[Start of Selection]
Here, a question arises—how do we know that the generated summaries are accurate? To confirm this, we need a metric that can assess the outputs. This is called the automatic evaluation of a model. We provide the output summaries and their reference summaries (which we did not use during testing) to the evaluation loop, which assesses the summaries by comparing them. The outcome of the evaluation is evaluation scores. This way, we can measure the quality of the model output. We can also evaluate the outputs given to human annotators to assess their quality, called human evaluation. The outcome of any kind of evaluation are scores that indicate how well/poorly a model has been trained.

How to implement summarization#

Enough theoretical discussion! Let’s move to the implementation part of text summarization. Summarization is a hot topic and almost all big tech companies have developed various libraries and tools for summarization. However, this blog will focus on Hugging Face transformers implementation for abstractive summarization.
[End of Selection]
[Start of Data extract]
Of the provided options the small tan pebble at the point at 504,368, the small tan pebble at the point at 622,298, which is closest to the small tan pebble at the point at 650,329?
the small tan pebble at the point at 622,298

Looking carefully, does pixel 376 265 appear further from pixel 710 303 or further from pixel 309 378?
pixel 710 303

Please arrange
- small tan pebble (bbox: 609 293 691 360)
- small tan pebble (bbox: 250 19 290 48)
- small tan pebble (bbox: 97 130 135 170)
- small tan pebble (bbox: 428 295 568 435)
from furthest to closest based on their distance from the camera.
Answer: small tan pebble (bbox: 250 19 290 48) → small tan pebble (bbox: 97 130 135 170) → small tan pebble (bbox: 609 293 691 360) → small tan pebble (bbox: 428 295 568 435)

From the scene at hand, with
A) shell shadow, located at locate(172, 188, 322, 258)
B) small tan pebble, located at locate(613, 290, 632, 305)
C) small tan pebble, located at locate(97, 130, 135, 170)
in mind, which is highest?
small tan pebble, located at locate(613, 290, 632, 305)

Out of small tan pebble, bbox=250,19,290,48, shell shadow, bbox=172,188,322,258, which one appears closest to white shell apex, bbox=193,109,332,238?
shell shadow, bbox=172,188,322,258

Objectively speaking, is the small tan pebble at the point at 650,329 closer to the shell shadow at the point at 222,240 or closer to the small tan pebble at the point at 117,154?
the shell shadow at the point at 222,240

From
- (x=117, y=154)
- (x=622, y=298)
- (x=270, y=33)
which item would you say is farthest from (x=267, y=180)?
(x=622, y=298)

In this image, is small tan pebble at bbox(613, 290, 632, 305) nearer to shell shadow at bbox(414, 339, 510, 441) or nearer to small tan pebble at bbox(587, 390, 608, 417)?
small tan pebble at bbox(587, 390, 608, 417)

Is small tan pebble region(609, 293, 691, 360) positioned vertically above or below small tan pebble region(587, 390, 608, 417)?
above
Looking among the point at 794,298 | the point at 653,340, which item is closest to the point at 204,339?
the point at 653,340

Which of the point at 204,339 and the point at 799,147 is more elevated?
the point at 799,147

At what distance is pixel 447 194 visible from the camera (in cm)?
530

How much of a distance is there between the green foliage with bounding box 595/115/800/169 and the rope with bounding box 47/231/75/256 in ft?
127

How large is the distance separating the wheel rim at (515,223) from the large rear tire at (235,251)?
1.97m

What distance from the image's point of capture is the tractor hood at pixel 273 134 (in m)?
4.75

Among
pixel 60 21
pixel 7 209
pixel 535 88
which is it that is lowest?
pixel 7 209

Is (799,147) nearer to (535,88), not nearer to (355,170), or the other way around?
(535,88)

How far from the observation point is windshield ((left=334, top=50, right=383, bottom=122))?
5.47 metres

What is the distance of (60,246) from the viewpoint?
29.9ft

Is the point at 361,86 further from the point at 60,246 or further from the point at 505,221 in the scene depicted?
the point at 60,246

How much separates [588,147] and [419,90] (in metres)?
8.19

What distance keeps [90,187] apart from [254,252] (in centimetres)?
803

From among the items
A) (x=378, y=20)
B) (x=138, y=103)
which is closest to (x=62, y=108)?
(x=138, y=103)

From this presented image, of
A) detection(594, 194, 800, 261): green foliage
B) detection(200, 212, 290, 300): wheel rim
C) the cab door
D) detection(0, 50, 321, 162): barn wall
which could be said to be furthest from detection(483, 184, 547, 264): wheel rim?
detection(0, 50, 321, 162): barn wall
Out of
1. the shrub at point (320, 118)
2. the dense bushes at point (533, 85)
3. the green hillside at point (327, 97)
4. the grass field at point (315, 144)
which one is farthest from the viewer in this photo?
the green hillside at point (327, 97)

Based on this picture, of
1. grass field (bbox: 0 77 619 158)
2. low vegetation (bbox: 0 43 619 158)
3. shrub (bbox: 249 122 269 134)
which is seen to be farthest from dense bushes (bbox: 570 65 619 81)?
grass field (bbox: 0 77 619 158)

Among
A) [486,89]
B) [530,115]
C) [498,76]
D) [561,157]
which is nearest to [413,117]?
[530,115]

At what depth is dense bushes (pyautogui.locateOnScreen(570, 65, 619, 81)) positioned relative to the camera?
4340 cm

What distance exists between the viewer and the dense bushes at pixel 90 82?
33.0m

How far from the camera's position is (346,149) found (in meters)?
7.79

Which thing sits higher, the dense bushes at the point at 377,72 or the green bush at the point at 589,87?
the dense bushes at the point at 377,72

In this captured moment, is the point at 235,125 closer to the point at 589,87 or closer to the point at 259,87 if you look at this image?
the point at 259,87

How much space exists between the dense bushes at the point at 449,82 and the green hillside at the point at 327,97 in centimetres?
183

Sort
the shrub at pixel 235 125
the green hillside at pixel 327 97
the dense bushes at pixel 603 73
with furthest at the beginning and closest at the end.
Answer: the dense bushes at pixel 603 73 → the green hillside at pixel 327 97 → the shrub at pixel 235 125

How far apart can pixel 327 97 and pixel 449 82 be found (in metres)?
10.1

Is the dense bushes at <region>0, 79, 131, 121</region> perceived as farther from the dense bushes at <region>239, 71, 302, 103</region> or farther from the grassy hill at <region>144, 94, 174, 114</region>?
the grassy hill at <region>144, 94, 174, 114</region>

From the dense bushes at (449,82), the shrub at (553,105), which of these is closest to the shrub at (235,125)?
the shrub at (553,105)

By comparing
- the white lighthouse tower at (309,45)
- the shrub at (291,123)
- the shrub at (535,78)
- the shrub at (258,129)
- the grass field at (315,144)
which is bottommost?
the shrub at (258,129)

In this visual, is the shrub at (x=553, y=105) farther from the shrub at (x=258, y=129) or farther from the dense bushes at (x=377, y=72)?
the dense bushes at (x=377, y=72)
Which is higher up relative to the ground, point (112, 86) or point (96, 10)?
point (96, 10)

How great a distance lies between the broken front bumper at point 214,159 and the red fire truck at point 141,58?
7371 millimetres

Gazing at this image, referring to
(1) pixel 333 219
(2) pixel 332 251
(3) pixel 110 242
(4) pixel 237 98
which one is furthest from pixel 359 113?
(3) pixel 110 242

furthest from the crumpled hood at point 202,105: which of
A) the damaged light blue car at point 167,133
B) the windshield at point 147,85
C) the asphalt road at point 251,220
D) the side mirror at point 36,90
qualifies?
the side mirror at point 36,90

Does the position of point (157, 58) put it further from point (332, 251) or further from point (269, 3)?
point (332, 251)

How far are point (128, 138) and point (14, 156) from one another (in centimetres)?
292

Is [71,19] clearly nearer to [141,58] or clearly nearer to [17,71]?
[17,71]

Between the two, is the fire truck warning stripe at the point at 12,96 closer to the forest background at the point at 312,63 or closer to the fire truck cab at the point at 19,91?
[End of Data extract]
■ Required actions
(a) In the passage on text summarization, what is the name for assessing outputs by giving them to human annotators?
(b) Go on with the passage on text summarization from its last sentence.
The items play no part in the work here.

■ Responses to the exercise
(a) Human evaluation.

(b)
Here comes a question: What is Hugging Face (HF)? Let’s make it easy. Think of HF as an umbrella for the AI community, providing a platform containing several open-source datasets, models, pipelines, and evaluation metrics with the AI community discussions. An AI developer can find almost everything required in Hugging Face.

Summarization with Hugging Face#

For abstractive summarization with HF, we need a dataset, a pipeline, or a pretrained model for training and inference and evaluation metrics for summarization. Luckily, all the pieces required—data, models, evaluation metrics—are already provided by HF. Let’s understand how these pieces work one by one. We will start with the data processing for summarization, and this blog only covers this part.

Data#

First, we need a summarization dataset in which each instance consists of a text and reference summary (or summaries) pair. We split data into train, development (dev), and test sets. We train a summarization model with train and dev sets, while the test set is unseen for the trained model to measure its performance. The split ratio can vary according to the domain and problem. However, the most common ratios are 80/10/10 or 90/5/5 for train/dev/test, respectively.

Datasets#

HF has a variety of summarization datasets ranging from news genres to long scientific papers and from covering many languages as monolingual datasets to cross-lingual datasets. The code snippet below shows how to load an existing HF dataset.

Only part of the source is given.